Source extract =>
- - - - -

Instead of directly following the lead of the comics, Shazam! took a more indirect approach to the character: Billy Batson/Captain Marvel, accompanied by an older man known simply as Mentor (Les Tremayne), traveled in a motor home across the U.S., interacting with people in different towns in which they stopped to save the citizens from some form of danger or to help them combat some form of evil. With the wizard Shazam absent from this series, Billy received his powers and counsel directly from the six "immortal elders" represented in the "Shazam" name, who were depicted via animation: Solomon, Hercules, Atlas, Zeus, Achilles, and Mercury. Shazam! starred Michael Gray as Billy Batson, with both Jackson Bostwick (season 1) and John Davey (seasons 2 and 3) as Captain Marvel. An adapted version of Isis, the heroine of The Secrets of Isis, was introduced into DC Comics in 2006 as Black Adam's wife.

Shortly after the Shazam! show ended its network run, Captain Marvel (played by Garrett Craig) appeared as a character in a pair of low-budget, live-action comedy specials, produced by Hanna-Barbera Productions under the name Legends of the Superheroes in 1979. The specials also featured Howard Morris as Doctor Sivana, and Ruth Buzzi as Aunt Minerva, marking the first appearance of the characters in film or television. Although Captain Marvel did not appear in Hanna-Barbera's long-running concurrent Saturday morning cartoon series Super Friends (which featured many of the other DC superheroes), he did appear in some of the merchandise associated with the show.

Filmation revisited the character three years later in The Kid Super Power Hour with Shazam!, which aired alongside Hero High. Captain Marvel and Billy Batson were both voiced by Burr Middleton. The rest of the Marvel Family joined Captain Marvel on his adventures in this series, which were more similar to his comic-book adventures than the 1970s TV show. Dr. Sivana, Mr. Mind, Black Adam, and other familiar Captain Marvel foes appeared as enemies.

Captain Marvel or Billy Batson made brief "cameo" appearances in two 1990s TV series. An unnamed reporter resembling Billy appears in the Superman: The Animated Series episode "Obsession", while live actors portraying Captain Marvel make "cameo" appearances in both a dream-sequence within an episode of The Drew Carey Show, and in the Beastie Boys' music video for "Alive".

- - - - -

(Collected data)
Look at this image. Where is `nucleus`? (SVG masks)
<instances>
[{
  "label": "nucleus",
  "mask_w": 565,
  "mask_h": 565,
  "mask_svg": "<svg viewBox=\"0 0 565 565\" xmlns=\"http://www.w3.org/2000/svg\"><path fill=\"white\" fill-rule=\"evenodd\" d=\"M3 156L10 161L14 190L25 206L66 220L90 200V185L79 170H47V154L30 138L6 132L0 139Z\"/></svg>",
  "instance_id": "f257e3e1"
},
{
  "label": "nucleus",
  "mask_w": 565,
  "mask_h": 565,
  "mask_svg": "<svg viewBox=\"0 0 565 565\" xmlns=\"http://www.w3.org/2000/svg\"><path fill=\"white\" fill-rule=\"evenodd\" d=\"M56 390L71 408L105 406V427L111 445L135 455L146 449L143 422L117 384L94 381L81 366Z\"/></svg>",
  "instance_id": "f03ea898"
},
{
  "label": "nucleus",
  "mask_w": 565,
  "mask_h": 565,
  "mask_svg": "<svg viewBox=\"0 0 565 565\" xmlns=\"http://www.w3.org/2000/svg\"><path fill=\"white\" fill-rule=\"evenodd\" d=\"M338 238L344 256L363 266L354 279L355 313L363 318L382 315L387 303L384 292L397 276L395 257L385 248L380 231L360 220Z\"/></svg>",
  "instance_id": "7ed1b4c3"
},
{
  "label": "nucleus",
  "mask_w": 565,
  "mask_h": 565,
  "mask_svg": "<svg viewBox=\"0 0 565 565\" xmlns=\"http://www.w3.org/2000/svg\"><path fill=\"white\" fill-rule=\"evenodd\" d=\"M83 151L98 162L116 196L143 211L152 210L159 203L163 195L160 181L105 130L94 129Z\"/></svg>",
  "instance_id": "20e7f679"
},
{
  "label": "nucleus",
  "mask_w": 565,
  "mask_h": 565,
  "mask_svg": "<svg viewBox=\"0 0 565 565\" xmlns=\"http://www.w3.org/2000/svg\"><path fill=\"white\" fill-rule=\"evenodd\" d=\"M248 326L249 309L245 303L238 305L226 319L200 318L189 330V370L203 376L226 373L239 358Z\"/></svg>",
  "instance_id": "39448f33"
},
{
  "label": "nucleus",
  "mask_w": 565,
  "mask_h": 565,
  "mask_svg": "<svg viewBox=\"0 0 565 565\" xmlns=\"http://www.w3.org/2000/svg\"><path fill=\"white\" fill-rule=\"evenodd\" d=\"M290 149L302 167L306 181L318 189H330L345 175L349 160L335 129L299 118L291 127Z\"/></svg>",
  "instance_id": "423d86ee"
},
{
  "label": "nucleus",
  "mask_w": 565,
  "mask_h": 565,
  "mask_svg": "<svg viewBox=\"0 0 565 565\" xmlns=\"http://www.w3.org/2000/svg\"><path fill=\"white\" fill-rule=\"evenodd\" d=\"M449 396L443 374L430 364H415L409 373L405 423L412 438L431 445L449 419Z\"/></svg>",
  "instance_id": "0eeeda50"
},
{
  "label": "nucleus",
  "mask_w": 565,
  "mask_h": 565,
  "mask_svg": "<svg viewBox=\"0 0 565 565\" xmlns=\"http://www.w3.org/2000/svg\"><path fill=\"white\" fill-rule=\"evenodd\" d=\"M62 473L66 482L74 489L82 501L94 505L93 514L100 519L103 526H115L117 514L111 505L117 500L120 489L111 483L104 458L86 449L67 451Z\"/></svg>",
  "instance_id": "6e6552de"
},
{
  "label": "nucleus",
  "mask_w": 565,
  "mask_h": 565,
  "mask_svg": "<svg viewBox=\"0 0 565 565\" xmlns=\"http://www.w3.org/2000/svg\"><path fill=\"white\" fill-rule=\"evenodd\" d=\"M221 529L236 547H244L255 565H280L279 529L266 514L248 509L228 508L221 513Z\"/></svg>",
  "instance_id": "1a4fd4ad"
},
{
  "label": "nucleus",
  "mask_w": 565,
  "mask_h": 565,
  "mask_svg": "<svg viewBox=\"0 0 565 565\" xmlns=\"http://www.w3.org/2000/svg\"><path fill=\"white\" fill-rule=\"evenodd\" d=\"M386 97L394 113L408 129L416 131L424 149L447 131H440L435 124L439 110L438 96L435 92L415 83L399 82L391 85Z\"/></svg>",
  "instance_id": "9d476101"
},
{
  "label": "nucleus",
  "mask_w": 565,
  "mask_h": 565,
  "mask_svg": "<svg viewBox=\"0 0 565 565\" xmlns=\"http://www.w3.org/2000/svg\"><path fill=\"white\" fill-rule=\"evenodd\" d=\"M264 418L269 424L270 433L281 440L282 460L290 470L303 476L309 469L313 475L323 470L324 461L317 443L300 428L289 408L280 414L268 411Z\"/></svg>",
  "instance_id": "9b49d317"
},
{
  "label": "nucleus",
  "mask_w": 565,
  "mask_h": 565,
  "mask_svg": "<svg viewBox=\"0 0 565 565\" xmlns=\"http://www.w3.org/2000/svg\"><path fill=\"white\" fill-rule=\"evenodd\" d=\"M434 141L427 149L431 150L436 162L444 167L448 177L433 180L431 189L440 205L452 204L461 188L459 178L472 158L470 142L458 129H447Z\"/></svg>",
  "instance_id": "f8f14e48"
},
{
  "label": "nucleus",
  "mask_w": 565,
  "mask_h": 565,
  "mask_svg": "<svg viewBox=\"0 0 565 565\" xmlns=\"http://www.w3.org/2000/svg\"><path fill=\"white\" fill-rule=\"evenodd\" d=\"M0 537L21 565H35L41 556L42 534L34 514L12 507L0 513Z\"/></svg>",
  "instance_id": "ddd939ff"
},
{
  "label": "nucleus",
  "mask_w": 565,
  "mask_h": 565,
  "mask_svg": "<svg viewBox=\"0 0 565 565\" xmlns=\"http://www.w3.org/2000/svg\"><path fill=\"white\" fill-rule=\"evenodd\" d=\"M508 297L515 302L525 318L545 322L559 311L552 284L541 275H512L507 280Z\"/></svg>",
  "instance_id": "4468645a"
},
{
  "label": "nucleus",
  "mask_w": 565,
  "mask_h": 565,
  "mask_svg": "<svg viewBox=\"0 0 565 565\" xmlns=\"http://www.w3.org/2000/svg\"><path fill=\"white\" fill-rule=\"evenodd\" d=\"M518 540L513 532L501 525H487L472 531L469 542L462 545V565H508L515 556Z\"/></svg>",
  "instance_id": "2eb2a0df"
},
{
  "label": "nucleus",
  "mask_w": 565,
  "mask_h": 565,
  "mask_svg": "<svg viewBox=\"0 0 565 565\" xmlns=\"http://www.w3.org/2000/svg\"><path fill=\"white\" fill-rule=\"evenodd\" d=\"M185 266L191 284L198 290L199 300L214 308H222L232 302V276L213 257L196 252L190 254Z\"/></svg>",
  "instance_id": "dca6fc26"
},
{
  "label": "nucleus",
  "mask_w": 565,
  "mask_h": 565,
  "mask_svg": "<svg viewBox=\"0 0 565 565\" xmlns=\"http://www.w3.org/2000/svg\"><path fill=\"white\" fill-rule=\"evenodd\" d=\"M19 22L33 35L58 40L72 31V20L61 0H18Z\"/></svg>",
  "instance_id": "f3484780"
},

- - - - -

Set tasks =>
1. List the six "immortal elders" who give Billy his powers in the passage on Captain Marvel's television appearances.
2. Carry on the passage on Captain Marvel's television appearances from its last sentence.

Expected answers =>
1. Solomon, Hercules, Atlas, Zeus, Achilles, and Mercury

2.
====2000s–present====
- Because of licensing issues and the development of the Shazam! feature film at New Line Cinema, Captain Marvel and characters related to him could not appear in the DC Animated Universe. A planned appearance in Superman: The Animated Series went unproduced, as did a proposed Shazam! series for Cartoon Network pitched by Paul Dini and Alex Ross around the same time.
- Captain Marvel appears in the Justice League Unlimited episode "Clash", voiced by Jerry O'Connell, while Billy Batson is voiced by Shane Haboucha. This version is initially a member of the Justice League, before leaving after his conflicting opinions with Superman cause them to fight and destroy Lex Luthor's Lexor City. At the end of the episode, it is revealed that the clash between the two superheroes was part of a plot organized by Lex Luthor and Amanda Waller to discredit Superman.
- Captain Marvel appears in Batman: The Brave and the Bold, with Captain Marvel voiced by Jeff Bennett and Billy Batson by Tara Strong.
- Captain Marvel / Shazam appears in Young Justice, voiced by Rob Lowe and later by Chad Lowe, while Billy Batson is primarily voiced by Robert Ochoa, with Eric Lopez voicing him in the episode "Teg Ydaer!". This version is a member of the Justice League who temporarily becomes the Team's supervisor following Red Tornado's disappearance. At various times, he joins the Team on missions.
- Captain Marvel appears in Mad.
- Shazam appears in a self-titled series of DC Nation Shorts, voiced by David Kaye, while Billy Batson is voiced again by Tara Strong.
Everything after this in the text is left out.